Llega a España el legado de Atget, uno de los grandes pioneros en el arte de la imagen – La Fundación Mapfre reúne 200 obras
ÁNGELES GARCÍA – Madrid – 26/05/2011 EL PAIS
Pasear por París, amén de una experiencia estética insuperable, fue elevado a las cumbres poéticas por Baudelaire, aquel flanêur que hizo del deambular toda una forma de expresión artística. Y aunque la norma dicta que en la vida nada suplanta al original, en el caso del callejear parisiense existe un sucedáneo de oro: abrir un libro y contemplar los mundos de Eugène Atget (Libourne, 1857-París, 1927) en sus viejas fotografías de finales del XIX. O mejor aún: asomarse a las salas de la Fundación Mapfre y ver la exposición que a través de más de 200 imágenes brinda a uno de los grandes pioneros de la fotografía documental.
Ajeno al mundo del arte y absolutamente desconocido en su vida personal, ni en el más salvaje de los sueños de Atget figuraba ver parte de su ingente obra en los museos. Pero la muestra Eugène Atget. El viejo París, con sus fotos escogidas entre un fondo de 4.000 procedentes del Museo Carnavalet de París o la George Eastmann House de Rochester (Nueva York), compone un emocionado e inquietante retrato de la ciudad luz… aunque en el París de Atget no deslumbre la luz precisamente. Son imágenes color sepia en las que se recorre la urbe de finales del XIX y principios del XX a través de las aldabas de las puertas, de las elegantes escaleras interiores, de los callejones alumbrados con farolas de aceite, de los patios perdidos y de las placitas con iglesias tapadas con anuncios publicitarios, de las pensiones sin rastro de estrellas, de los puestos de verduras y frutas y de las prostitutas apostadas en las puertas de las casas de citas.
Carlos Gollonet, comisario español de la exposición (después viajará a Rotterdam, París y Sidney) explica que los ambientes y tipos retratados hasta la extenuación por Atget «componen la auténtica Comedia humana à la Balzac». «Cámara en mano», añade, «hace retratos parciales, siempre interesados de lo que tiene delante».

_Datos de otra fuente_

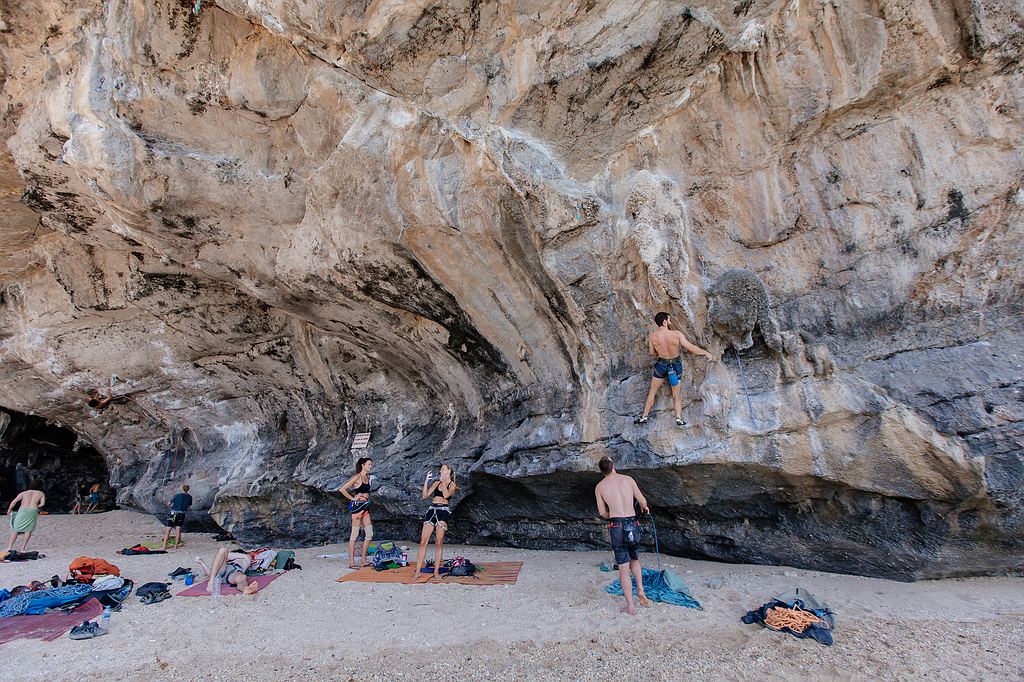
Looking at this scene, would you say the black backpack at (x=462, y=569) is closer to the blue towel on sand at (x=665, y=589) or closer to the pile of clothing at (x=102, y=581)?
the blue towel on sand at (x=665, y=589)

Ese naturalismo hunde sus raíces en las circunstancias personales de Eugène Atget. No se formó como fotógrafo. Aterrizó en el nuevo arte tras haber trabajado en otros oficios y jamás tuvo o demostró ínfulas creativas. Se le consideraba un fotógrafo comercial que vendía lo que él denominaba «documentos para artistas»: paisajes, primeros planos, escenas de género, detalles que servían como modelo a pintores.
Pese a tanto modesto afán, cuando enfocó su lente en las calles de París, llamó la atención de instituciones como el Museo Carnavalet y la Biblioteca Nacional. Se convirtieron en sus principales clientes. Su atención huía de los tópicos de la belle époque. Ni hay rastro de cancanes, de domingos en el campo, ni de botellas de absenta en las mesas. Prefería fotografiar calles despobladas. Con su cámara de fuelle y el trípode, caminaba y disparaba una y otra vez sobre el rincón elegido. Espoleado por un interés científico, con el trabajo catalogado y clasificado se dirigía a los estudios de los artistas. Braque y Picasso demandaban sus modelos con asiduidad.
No fueron los únicos. Las vanguardias, especialmente el surrealismo, saludaron su obra con el entusiasmo de quien reconoce a un par. El hecho de que Man Ray fuera vecino y conocido contribuyó a ello. El artista coleccionó decenas de aquellas imágenes. Algunas se incluyen en un apartado de la exposición, acompañadas del álbum de color verde que las albergó durante muchos años. Ray hizo algo más por el fotógrafo errante. Junto a la también retratista Berenice Abbot trabajó por elevar la obra de Atget a la categoría de arte merecedor de ser expuesto en las instituciones. Un empeño no tan distinto al emprendido por Baudelaire para dignificar el mero paseo.